:: DESCRIPTION OF THE TASK ::
Retype the lines below word for word, leaving out the pictures.

:: Spatial reasoning question records ::
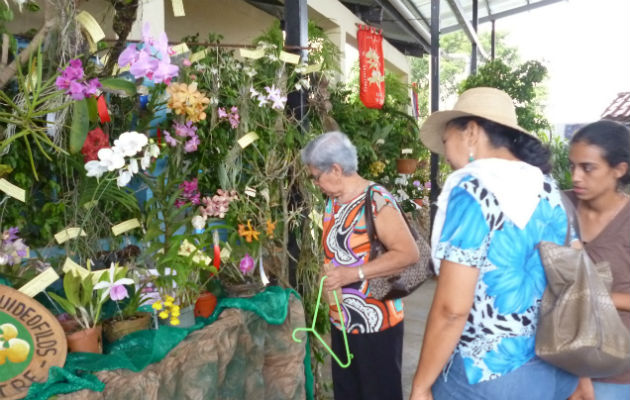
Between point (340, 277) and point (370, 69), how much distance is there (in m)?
3.91

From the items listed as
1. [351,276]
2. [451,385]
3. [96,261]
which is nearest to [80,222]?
[96,261]

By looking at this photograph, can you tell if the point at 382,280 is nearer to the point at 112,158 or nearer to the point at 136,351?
the point at 136,351

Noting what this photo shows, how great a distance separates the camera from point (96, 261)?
1.78 meters

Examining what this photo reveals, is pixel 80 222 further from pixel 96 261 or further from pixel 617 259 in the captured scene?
pixel 617 259

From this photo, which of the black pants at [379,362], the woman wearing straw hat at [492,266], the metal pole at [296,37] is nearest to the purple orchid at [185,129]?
the metal pole at [296,37]

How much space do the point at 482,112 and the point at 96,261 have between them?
4.59 ft

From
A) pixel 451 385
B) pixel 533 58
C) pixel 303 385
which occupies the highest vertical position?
pixel 533 58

:: WRITTEN SOLUTION ::
Between point (340, 277) and point (370, 69), how much distance is there (in m)?
3.91

From the items listed as
1. [351,276]
2. [451,385]
3. [96,261]
which is nearest to [80,222]?
[96,261]

By looking at this photograph, can you tell if the point at 382,280 is nearer to the point at 112,158 or nearer to the point at 136,351?
the point at 136,351

Noting what this photo shows, how great a distance separates the camera from point (96, 261)?
1.78 meters

Examining what this photo reveals, is pixel 80 222 further from pixel 96 261 or further from pixel 617 259 in the captured scene?
pixel 617 259

From this photo, which of the black pants at [379,362], the woman wearing straw hat at [492,266], the metal pole at [296,37] is nearest to the purple orchid at [185,129]?
the metal pole at [296,37]

How much space do the point at 482,112 and the point at 96,261 have between them?
4.59 ft

From
A) pixel 451 385
B) pixel 533 58
C) pixel 303 385
which occupies the highest vertical position?
pixel 533 58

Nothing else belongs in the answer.